Source matching: Tubes with tubes
The Jolida JD100A was a wonderful match. The music did not become overly romantic or syrupy with the extra layer of tubes. The Raptor is tonally transparent and simply conveyed the Jolida's valved signature. Tube rolling the Jolida brought very noticeable changes which the Raptor clearly articulated. The Raptor simply augmented soundstage, imaging, harmonic fullness and bloom which are already strong suits of the Jolida by itself. Compared to the Meridians, the Raptor really showed the Jolida's weaknesses in its lack of overall detail and resolving power, making the Jolida's smoothness seem in fact grainy and harsh by comparison. The Raptor is not going to make your source sound better. You should own a source whose signature you really like. The Meridian's full and impactful bass, overall smoothness and analog qualities coupled to massive detail and resolution power with sweet extension on top was clearly evident with the Raptor.

HR-2 vs. Raptor
A lot of us on HeadFi have previously been comparing the Raptor to the Stealth, believing that with the Raptor you'd be getting Stealth-like sonics but I disagree. I feel a shift is in order. I'm personally not too favorably impressed by the headphone output of the Stealth. I'd take the HR-2 as a headphone amp over the Stealth any day of the week. It's the preamp abilities of the Stealth that really shine. The Stealth is an amazing preamp regardless of price.

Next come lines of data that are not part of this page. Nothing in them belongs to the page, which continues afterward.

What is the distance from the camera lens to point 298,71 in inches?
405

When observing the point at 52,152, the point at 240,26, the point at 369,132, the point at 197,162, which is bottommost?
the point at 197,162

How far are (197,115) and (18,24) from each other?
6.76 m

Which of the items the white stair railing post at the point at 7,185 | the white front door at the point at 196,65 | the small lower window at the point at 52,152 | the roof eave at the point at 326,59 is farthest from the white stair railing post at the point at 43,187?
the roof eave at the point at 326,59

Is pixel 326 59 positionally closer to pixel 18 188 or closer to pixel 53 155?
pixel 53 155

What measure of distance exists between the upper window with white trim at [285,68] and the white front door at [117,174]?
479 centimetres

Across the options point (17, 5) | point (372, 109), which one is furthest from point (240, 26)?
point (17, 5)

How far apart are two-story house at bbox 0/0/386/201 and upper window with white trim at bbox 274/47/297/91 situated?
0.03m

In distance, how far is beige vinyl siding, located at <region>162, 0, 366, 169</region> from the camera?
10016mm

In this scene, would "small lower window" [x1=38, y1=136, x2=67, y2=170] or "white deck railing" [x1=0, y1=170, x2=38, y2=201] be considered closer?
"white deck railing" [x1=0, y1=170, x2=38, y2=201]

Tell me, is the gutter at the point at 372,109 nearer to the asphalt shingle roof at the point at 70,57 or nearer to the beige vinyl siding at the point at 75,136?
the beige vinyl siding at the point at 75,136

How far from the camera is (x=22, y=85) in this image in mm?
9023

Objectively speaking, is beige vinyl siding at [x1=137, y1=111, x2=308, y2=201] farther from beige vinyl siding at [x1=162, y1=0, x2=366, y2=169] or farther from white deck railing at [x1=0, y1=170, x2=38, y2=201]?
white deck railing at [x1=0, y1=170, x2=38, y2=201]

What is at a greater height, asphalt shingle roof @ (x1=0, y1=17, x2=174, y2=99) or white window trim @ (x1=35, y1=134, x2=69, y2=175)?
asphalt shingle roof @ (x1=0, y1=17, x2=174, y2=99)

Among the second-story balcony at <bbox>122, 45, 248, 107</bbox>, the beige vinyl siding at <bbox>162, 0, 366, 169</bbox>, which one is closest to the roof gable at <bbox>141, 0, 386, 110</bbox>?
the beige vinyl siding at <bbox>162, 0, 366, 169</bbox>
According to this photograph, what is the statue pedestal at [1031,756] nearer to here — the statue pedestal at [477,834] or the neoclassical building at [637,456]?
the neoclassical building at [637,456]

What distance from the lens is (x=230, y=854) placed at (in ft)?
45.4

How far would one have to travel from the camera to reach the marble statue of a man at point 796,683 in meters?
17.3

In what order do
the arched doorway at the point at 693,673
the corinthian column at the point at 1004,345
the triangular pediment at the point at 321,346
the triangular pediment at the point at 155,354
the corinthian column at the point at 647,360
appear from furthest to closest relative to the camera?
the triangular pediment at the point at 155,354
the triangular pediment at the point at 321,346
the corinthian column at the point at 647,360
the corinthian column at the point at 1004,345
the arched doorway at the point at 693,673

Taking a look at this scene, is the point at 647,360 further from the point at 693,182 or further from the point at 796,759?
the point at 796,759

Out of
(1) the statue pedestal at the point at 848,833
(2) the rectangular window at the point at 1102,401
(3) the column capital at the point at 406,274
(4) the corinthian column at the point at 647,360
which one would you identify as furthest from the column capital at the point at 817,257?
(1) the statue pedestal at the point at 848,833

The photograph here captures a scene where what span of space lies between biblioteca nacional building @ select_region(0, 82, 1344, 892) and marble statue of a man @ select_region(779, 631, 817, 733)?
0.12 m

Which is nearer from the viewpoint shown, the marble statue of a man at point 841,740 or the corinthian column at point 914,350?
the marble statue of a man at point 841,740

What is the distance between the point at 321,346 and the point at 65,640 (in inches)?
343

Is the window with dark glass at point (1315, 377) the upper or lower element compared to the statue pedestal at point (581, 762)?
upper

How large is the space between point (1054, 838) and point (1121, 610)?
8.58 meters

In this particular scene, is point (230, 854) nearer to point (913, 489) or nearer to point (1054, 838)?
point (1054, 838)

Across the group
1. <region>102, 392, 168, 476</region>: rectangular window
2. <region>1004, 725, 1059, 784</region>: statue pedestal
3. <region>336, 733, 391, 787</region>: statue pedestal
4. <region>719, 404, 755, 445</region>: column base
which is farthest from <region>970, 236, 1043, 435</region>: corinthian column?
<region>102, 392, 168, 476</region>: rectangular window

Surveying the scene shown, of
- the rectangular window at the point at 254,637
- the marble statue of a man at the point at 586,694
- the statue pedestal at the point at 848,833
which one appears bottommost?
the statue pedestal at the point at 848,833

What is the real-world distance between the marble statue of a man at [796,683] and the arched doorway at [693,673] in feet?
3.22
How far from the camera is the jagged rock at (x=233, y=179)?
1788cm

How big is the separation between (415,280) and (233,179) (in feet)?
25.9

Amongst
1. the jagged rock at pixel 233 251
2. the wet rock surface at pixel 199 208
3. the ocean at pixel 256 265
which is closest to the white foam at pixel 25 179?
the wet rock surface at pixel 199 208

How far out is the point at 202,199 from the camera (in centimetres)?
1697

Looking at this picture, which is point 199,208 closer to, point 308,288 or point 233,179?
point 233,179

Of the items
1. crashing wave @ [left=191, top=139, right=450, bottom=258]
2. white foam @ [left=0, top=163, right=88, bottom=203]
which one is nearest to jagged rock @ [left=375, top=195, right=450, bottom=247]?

Prior to the Raptor, the HR-2 really was the benchmark for Ray Samuel's headphone amp sound; warm, full-bodied, harmonically rich, with a deep soundstage and bloom and a gripping and organic midrange, all apparent via the AD797 op-amps. A lot of us have loved and gravitated towards the HR-2 because it represented that unique quality of a warm, tube-like solid-state unit, retaining all the punch and bite that we've come to love with solid-state but having various tube-like qualities previously mentioned by myself as well as numerous reviewers. The Raptor takes that sound and simply perfects it. The Raptor does not have to try to sound like tubes because it already is. The Raptor's tube sonics are natural and effortless and make the HR-2's tube-like sonics forced and contrived by comparison. Musically, we're talking an even wider and deeper soundstage, a slightly fuller and warmer sound and a midrange that is more organic and alive because the harsh edges that can appear with the op-amps are rounded over ever so slightly, especially noticeable on male and female voices. The HR-2's soundstage is almost as wide as the Raptor's but falls short in its ability to portray depth, especially with sound projecting behind you, something the Raptor does amazingly well. These impressions are with the stock Philips JAN black-plate 5687s. The Tungsols can create an even more immersive experience with a midrange that is more upfront, imaging that appears to have more bloom in the blackground and with a slightly fuller, warmer and heavier but also more aggressive sound.

I have had a wonderful time with the Raptor and if I did not have my HR-2, this would definitely be an amp I'd seriously consider. However, I don't think the HR-2 is necessarily obsolete. It is still a great-sounding amp for its price. I love the fact that with the Raptor, I can really hear and look deep down inside the source of my music and hear and experience all of its glorious sonic abilities and even its shortcomings. If I were to sum up my impressions of the Raptor in one sentence, it would be this: The Raptor is the perfection of the Ray Samuels' headphone amp sound that was hinted at and captured well by the HR-2.